Nanning, IMO gardening is an intervention . It can be a benefit to both you and nature depending upon how you do it.
Grass around your potatoes may not seem like a problem when the grass is small but it will grow and compete with the potatoes for light and nutrients. There are several options, black plastic sheet that covers the ground and blocks sunlight except where holes in plastic allow your potatoes to grow, a thick layer of well cooked compost that also blocks the sunlight , manual control ( a hoe or hand weeding ) ,
gmo seed and roundup, or a pre-emergent spray and greenhouse seedlings, or years and years of meticulous weed control and reduced seed in the soil. They are all interventions you just get to choose how much labor you want to put into your preferred method.

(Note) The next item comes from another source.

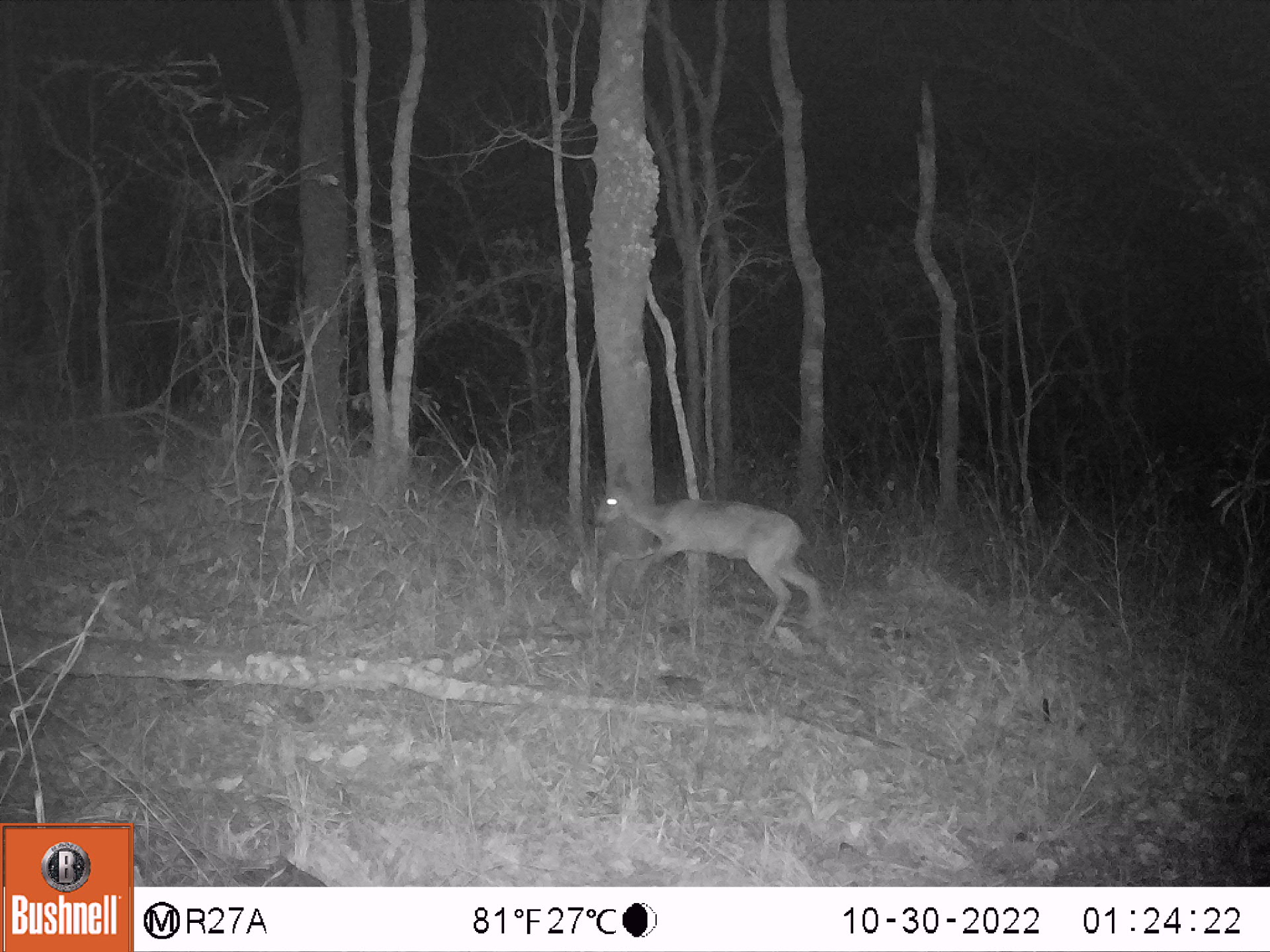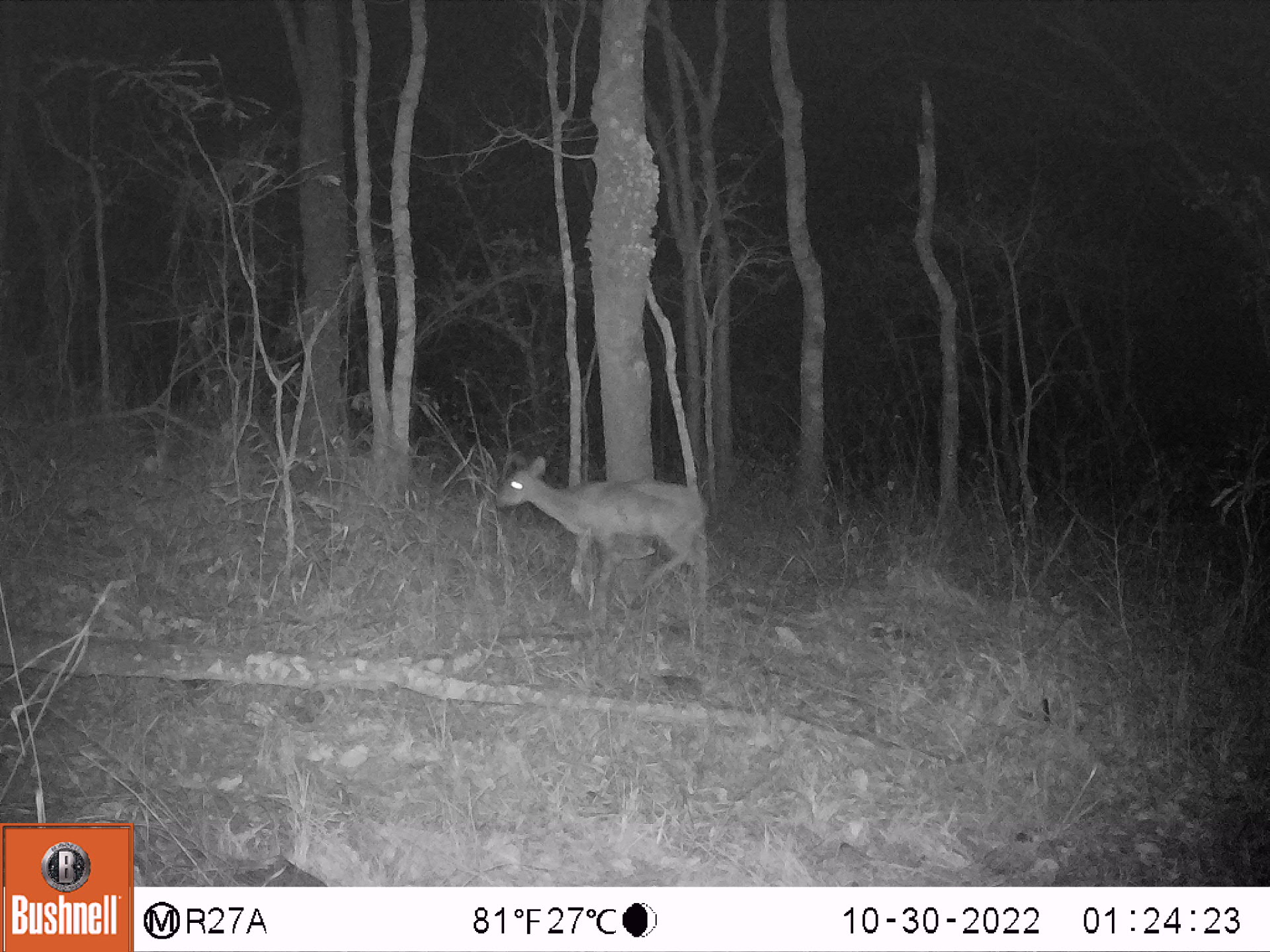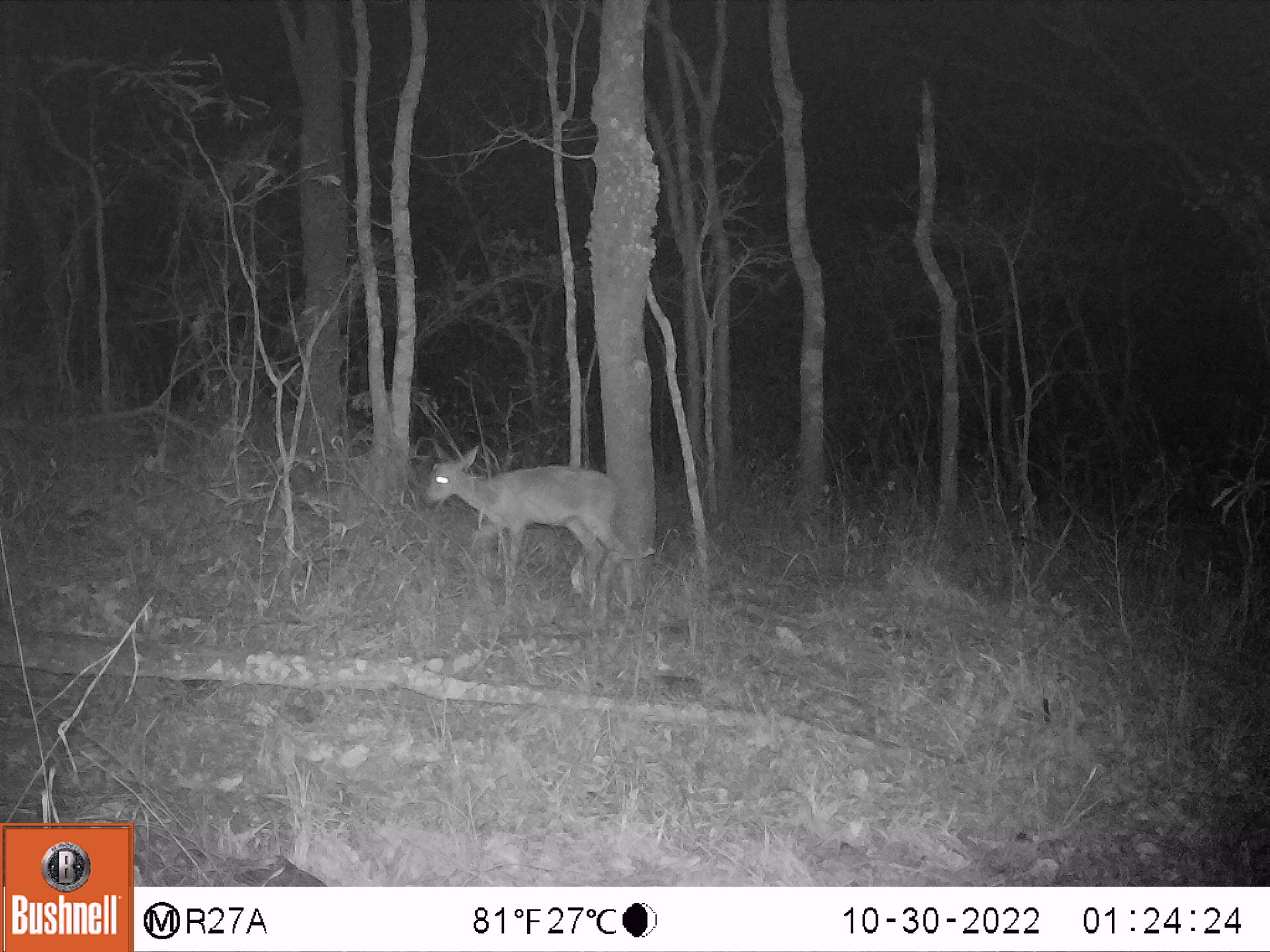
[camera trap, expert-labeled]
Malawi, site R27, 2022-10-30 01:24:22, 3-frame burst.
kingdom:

The only non intervention is foraging wild plants but then again you will be competing with something else that would eat what you collect. We living things compete for food, or light, or nutrients. Your choice is how to grow a garden and still allow nature it’s place. The wild animals love my garden so I fence off the large critters that can do the most damage, like deer but I plant more than I need so a bunny or two, or moles, or even a few pocket gofers can eat without crashing all my efforts. I have badgers that can and have eaten whole corn crops. I have some years lost almost all my corn but I refuse to trap or kill them. I plant a variety of crops , for several reasons, but I plant allot so I always get enough.
I think you will find gardening very frustrating if you allow every last living thing to take what it wants or every weed to flourish.

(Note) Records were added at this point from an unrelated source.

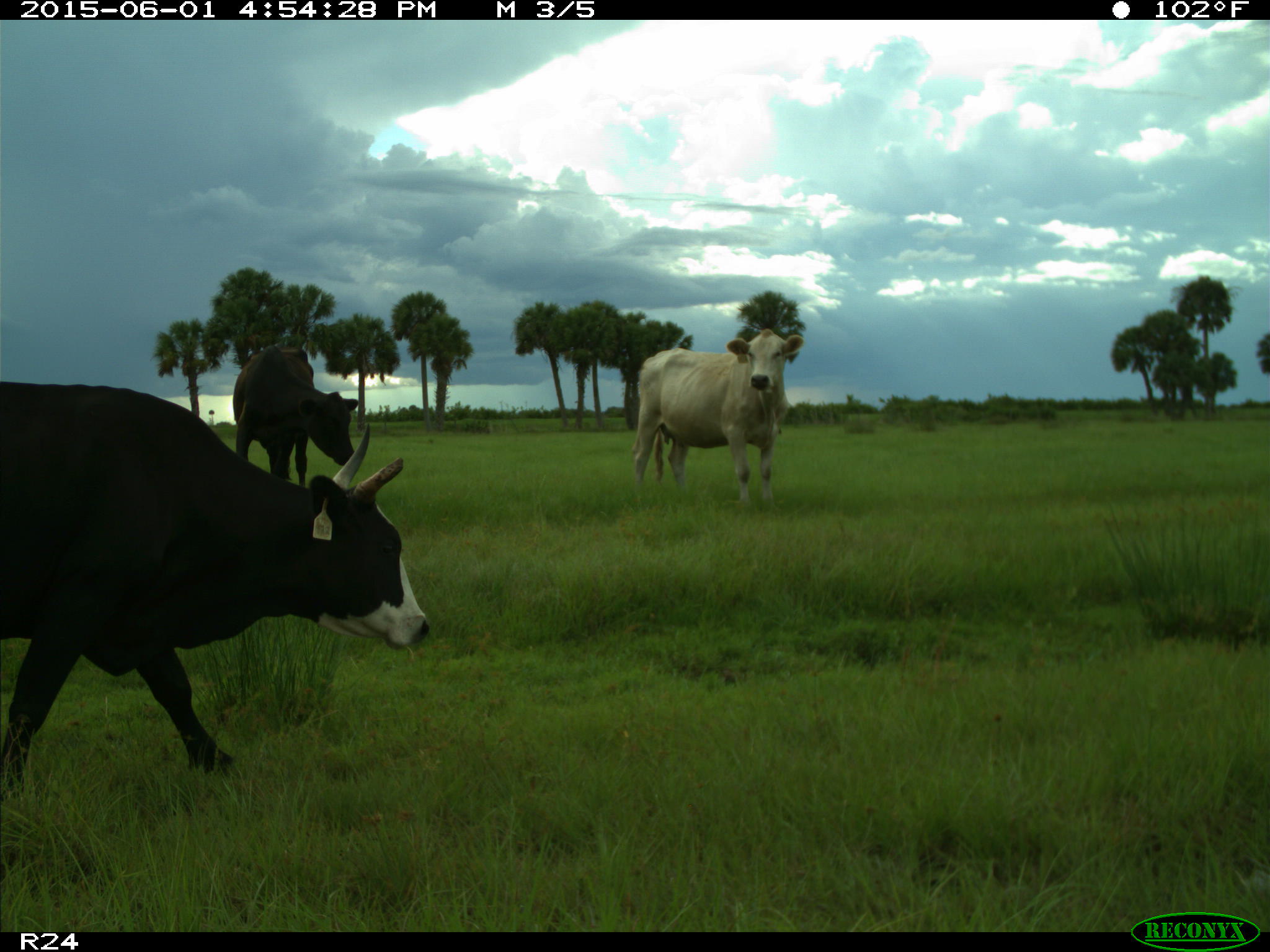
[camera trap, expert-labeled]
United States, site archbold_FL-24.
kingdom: Animalia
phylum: Chordata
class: Mammalia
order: Artiodactyla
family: Bovidae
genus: Bos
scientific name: Bos taurus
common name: domestic cow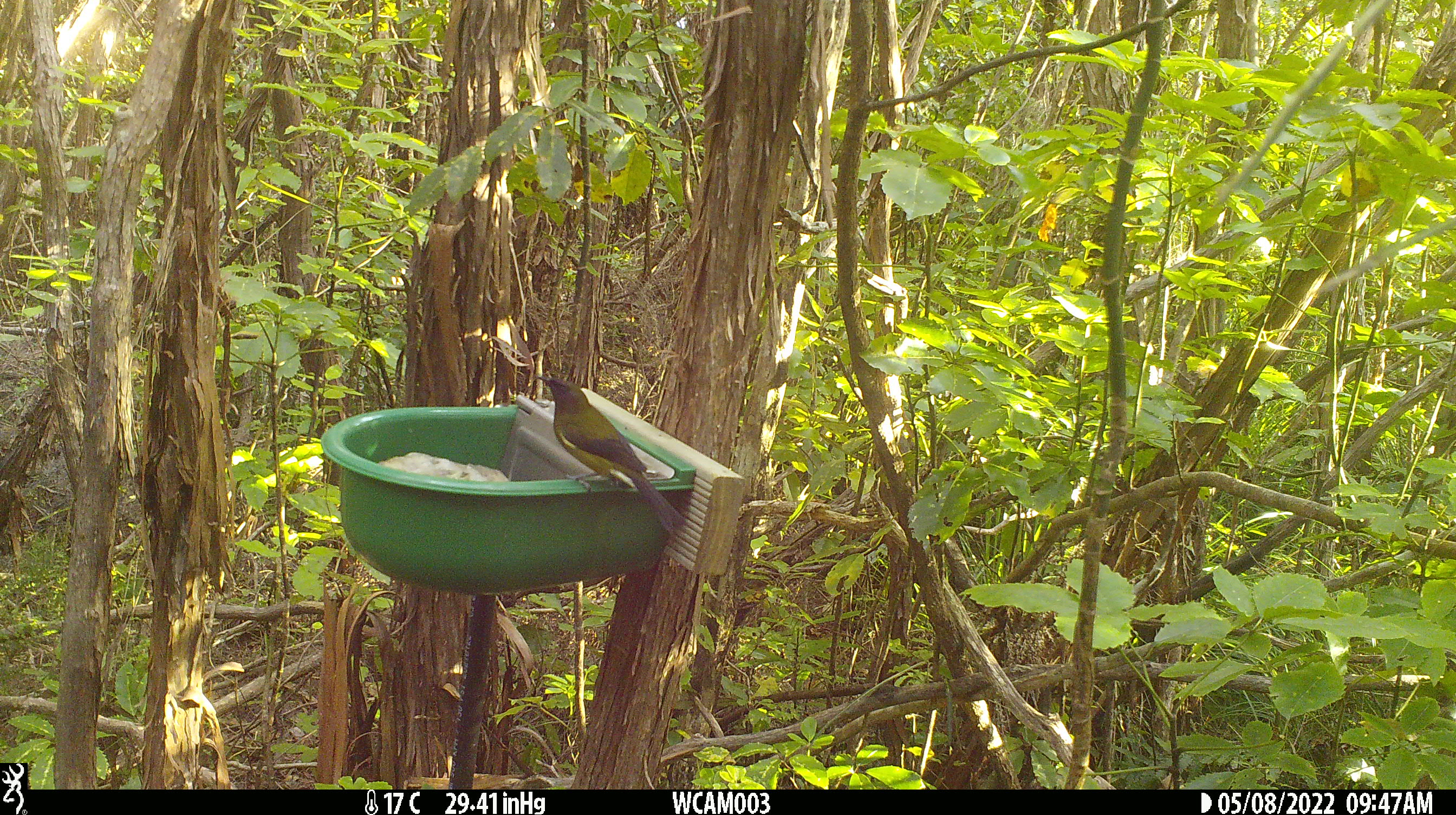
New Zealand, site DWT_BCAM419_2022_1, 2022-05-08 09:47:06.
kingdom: Animalia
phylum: Chordata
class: Aves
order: Passeriformes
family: Meliphagidae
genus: Anthornis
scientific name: Anthornis melanura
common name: new zealand bellbird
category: bellbird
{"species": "bellbird (new zealand bellbird) (Anthornis melanura)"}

You have to make choices about what you want as your share and what you are willing to share with nature . Hard choices but maybe better to think of balance rather than dominance.
Pull or hoe grass and weeds when very small or their roots will grow and make your work much, much more difficult. You need to have a yield at the end of the year or gardening will prove discouraging .
Don’t fret too much over failures, just remember what works well and replete next season. Try not to replete failed crops too many times. Some things will flourish , remember your timing, your seed choices, and what weather resulted in success. All gardeners suffer some failures but beginner gardeners sometimes don’t realize the years of failure that successful gardeners have already endured.
It takes a lifetime.
ps, don’t dick with the bottom leaves on your tomato transplants. Cold , damp conditions are hell on tomatoes so a drought and some more heat may result in a good year for them, don’t get water on the plants themselves.